Ride sharing for Ethereum's blobs. Combines multiple blobs that don't fill a full EIP-4844 blob into one to save costs

Notifications You must be signed in to change notification settings

ephema/blobfusion

Repository files navigation

🌀 BlobFusion

Check out the live demo using Sepolia at https://blobfusion.ephema.io

🌟 Introduction

In March 2024, Dencun went live and brought us EIP-4844 and blobs.

The problem is: You always have to send a full 128KB blob. If you have less data, you still have to send 128KB. This takes up unnecessary space and costs a lot of money.
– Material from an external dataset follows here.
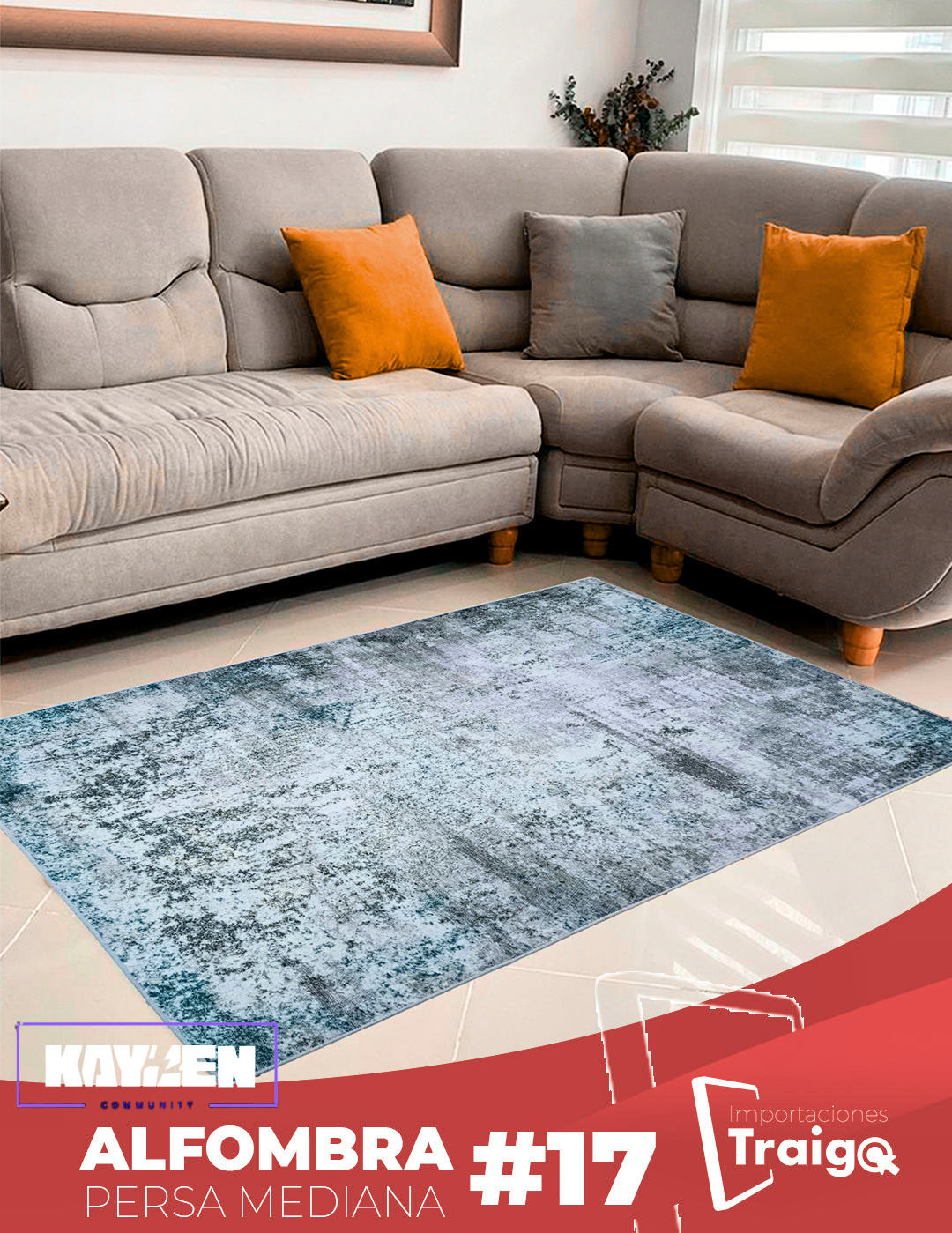 Alfombra Persa Mediana – Estilo Clásico, Suave y Elegante para Sala o Dormitorio 1mtx1.50mt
Imagine wanting to take a bus to another city - it would be outrageous if some law forced bus companies to take only one passenger and then make you pay for the whole bus. The whole point of using a bus is to pool rides.

This is the current state of Ethereum. You have to take the whole bus, even if you'd actually need less.

BlobFusion allows you to share blobs with other people by packing smaller blobs into a normal blob. The idea is to maximize blobspace efficiency (=good for the network) and cost (=good for the user).

How it works

  1. User sends some ETH to Arbitrum Smart Contract
  2. Server indexes the transaction and adds funds to the balance
  3. User sends a blob with a signature (proving that this piece of data is from them) and a bid (maximum amount the user is willing to pay for the blob to be included) to the server
  4. Server stores the blob in private mempool
  5. Periodically, the server tries to build a blob that satisfies all conditions (like shared cost of blob < sum of all bids, etc.)
  6. Blob tx is sent to Mainnet/Sepolia

🛠️ Getting Started

Step 1: 🚀 Initial Setup

  • Clone the repository: git clone https://github.com/ephema/blobfusion.git
  • Navigate: cd blobfusion
  • Install dependencies: npm ci && cd ./frontend && npm ci

Step 2: ⚙️ Environment Configuration

  • Create .env: Copy .env.template to .env
  • Update .env: Fill in necessary environment variables:
    • BLOB_SUBMITTER_* is for the network that receives the blobs
    • DEPOSIT_CONTRACT_ is for the network that hosts the Deposit contract
    • You can leave the RPC_URLs empty if you want – default values will be used

Step 3: 🏃‍♂️ Running the Project

  • [Tab 1] In one tab run local network: npm run hardhat-network
  • [Tab 2] In another tab deploy the contract to your network: npm run deploy-local-contract (make sure to fill out DEPOSIT_CONTRACT_OWNER_PUBLIC_KEY before – this is the account that receives the funds). Note down the contract address and put it in DEPOSIT_CONTRACT_ADDRESS
  • [Tab 2] Start Postgres Docker instance with docker-compose up -d
  • [Tab 2] Run server in development Mode: npm run dev
  • [Tab 3] In another tab run the frontend with cd ./frontend && npm run dev

The backend is available at http://localhost:8080 and the frontend at http://localhost:3000.

Build

  • Building the backend: npm run build
  • Building the frontend: cd frontend && npm run build

How It's Made

The backend uses Node.js/Express/Typescript in combination with Postgres and Prisma as an ORM. The blob transactions are currently posted to Sepolia, and deposits are made using Arbitrum Sepolia to save tx costs.

The server is made of the following parts:

  • REST API (accepts requests and new blobs)
  • Deposit Smart Contract and event listener (to fund user accounts)
  • Blob builder and scheduler (to periodically attempt to create new blobs and send them to the network)
  • The frontend is a standard Next.js/React app with Tailwind, shadcn/ui, wagmi/viem, and react-query.